CANDY HOUSE

















さわるな、と口だけが言葉を象った。
声にはならず、うわずりそうになる息を無理やり呑みくだした。

カカシの右目はひどく穏やかだった。見下ろす色のないその目が、わずかに細められる。やさしい色を探そうとしている自分に気がついて、腹の中で罵りたおした。ちきしょう。

カカシの足が動いた。わずか3歩分、一メートルあるかないかの距離が縮まる。じり、と足が後ろに逃げようとして、壁に背中が当たった。頬に触れようとした手を俯いた視界の端に捕らえて、顔を背ける。危うくかすめた指に首筋がそそけだった。震えが伝わりはしないかと、思う。布越しの冷たさに背を押され、今度はどうにか声が出た。

「やめろ」

やめろ?とカカシは鸚鵡返しに言葉をもてあそび、わずかに首を傾げた。怪訝さをあらわす仕草で揶揄をする、口布で隠された唇がつりあがっているだろう事は想像に難くなかった。

口の中が乾いて、唾を飲んだ。気管をとおる呼吸の音すら耳障りで、意味もないのに息を潜めた。ゼラチンのような空気が絡みつく。何のためかは分からない、ただ白日に晒されていいものではないのだと、悟っていた。

「なにもしてないよ。変なのはお前だろ」

目を閉じる。耳の奥底で唸る拍動の向こう側から、甘やかすような声がかかる。ぎしりと奥歯を噛み、金気くさい唾が喉に絡み、喉が鳴った。そんなもんでほだされると騙されると思ってるなんて、バカにしている。ばかにしてる。舌打ちすらこわばりついた。情けなくて、気が変になりそうだ。ちきしょう、ちきしょう。

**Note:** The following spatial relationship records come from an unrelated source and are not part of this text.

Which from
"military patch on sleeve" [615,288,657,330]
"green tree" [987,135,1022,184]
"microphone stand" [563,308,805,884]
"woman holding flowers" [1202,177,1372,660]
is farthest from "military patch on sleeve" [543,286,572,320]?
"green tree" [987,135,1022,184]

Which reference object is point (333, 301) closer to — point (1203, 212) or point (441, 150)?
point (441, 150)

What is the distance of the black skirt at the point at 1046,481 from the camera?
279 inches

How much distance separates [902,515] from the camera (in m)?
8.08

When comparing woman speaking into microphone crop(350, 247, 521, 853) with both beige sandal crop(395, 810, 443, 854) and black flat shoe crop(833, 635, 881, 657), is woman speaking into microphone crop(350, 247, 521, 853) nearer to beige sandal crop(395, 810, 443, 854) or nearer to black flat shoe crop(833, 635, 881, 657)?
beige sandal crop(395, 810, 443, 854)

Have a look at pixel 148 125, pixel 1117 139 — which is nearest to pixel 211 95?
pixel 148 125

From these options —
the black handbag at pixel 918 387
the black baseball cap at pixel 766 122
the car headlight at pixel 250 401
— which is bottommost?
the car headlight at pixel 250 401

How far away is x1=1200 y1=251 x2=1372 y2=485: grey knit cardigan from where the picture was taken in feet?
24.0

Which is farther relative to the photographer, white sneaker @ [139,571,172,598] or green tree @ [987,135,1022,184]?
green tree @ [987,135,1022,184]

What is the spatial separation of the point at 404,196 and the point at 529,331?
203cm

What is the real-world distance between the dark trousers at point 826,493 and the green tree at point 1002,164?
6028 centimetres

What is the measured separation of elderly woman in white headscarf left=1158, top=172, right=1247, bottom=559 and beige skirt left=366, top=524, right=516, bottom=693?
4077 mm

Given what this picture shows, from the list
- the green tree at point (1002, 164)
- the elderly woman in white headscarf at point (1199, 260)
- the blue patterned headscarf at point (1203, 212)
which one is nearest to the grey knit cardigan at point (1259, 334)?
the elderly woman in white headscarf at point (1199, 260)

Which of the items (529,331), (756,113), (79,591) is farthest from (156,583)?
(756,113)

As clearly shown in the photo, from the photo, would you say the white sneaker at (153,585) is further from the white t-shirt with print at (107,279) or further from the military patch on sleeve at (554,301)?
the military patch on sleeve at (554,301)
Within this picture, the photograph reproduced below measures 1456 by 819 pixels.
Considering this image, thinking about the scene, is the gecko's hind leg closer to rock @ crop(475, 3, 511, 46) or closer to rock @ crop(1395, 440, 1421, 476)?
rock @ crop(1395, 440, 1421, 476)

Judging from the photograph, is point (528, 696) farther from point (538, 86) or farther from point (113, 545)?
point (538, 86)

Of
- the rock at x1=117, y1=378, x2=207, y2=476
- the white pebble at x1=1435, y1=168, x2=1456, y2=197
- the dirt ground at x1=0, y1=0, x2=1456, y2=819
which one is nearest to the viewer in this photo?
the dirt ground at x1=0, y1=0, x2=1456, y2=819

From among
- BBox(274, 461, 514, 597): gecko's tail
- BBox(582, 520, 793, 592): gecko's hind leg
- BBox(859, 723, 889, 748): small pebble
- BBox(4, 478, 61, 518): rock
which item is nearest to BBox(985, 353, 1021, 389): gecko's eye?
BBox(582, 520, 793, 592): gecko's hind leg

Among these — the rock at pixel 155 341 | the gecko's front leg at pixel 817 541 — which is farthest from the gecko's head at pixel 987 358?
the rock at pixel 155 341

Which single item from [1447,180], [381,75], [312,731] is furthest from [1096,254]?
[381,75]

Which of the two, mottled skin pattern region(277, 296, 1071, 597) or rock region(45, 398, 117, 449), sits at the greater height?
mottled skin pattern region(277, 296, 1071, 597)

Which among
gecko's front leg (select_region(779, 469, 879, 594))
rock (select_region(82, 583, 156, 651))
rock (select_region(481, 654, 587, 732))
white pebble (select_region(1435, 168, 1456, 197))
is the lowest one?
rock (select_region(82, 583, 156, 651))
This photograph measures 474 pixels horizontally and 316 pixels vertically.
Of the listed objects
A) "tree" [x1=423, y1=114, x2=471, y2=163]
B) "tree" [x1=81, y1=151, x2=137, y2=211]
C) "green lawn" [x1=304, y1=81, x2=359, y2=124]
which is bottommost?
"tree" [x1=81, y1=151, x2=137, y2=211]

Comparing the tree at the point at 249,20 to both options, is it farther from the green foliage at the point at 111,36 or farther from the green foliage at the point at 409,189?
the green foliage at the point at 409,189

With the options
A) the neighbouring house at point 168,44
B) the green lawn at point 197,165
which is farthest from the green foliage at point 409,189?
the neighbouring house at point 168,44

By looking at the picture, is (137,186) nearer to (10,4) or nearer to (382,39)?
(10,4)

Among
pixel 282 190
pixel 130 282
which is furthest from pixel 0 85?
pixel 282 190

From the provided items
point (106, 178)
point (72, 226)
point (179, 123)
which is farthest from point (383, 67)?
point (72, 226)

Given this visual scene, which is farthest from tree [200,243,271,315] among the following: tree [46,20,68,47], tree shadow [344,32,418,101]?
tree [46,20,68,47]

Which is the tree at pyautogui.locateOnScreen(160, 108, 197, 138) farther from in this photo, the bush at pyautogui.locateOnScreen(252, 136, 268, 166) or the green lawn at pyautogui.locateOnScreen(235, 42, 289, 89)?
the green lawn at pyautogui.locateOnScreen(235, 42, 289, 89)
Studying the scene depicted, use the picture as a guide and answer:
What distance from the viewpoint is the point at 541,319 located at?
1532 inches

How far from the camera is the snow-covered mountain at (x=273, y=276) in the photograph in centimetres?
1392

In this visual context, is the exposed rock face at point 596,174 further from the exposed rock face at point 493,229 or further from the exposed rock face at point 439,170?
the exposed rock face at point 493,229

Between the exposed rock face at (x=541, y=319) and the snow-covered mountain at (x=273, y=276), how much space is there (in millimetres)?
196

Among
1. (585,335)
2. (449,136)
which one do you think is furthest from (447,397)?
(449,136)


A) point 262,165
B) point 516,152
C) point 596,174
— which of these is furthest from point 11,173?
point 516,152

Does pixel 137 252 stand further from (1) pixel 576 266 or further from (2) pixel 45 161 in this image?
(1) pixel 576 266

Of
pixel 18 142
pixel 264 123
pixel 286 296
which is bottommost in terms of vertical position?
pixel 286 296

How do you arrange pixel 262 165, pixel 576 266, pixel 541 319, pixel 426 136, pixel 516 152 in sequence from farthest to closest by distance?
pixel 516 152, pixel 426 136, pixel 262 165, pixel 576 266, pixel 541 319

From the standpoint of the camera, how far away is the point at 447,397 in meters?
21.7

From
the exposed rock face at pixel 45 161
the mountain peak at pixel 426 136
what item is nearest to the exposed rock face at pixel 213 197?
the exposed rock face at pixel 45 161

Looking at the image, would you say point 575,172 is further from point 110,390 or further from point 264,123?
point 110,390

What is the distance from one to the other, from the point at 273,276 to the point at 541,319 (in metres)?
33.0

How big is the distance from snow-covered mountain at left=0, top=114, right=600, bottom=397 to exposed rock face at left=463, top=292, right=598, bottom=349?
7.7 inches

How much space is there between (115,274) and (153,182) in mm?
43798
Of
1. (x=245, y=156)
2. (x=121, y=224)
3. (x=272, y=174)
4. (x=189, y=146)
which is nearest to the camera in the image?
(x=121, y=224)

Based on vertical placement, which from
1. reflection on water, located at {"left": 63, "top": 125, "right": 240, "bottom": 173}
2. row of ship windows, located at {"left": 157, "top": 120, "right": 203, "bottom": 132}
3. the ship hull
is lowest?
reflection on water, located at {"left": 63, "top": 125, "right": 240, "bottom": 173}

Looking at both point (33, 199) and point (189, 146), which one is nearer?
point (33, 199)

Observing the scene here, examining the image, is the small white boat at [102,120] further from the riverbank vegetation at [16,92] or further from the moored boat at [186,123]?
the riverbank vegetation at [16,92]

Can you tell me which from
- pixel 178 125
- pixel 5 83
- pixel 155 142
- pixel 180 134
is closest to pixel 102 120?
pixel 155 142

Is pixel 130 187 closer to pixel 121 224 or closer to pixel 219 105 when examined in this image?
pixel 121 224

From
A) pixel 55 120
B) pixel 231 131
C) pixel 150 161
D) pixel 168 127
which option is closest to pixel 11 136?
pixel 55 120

何か云おうとして、だが麻痺した頭からなんら意味ある言葉が出てきそうになく、むしろ目の前の男にとって何か重みある言葉が胸の中から見つけられるはずもなく、結果サスケは口を噤んだ。不愉快な沈黙を長びかせる羽目になる。壁の無機質な冷たさだけが崩れそうなものを支えていた。なんだってこんな。くそったれ。







じゃあさ。

「なんでお前逃げないの」

耳元に触れた息のなまなましさに、こんどこそ膝が震えた。

なんだってこんな野郎なんかに。













「キャンディ・ハウス」/カカシサスケ






こういう先生がいちばん好き。
アニメの先生が余りに美声なので。
短すぎとかは突っ込まないでください。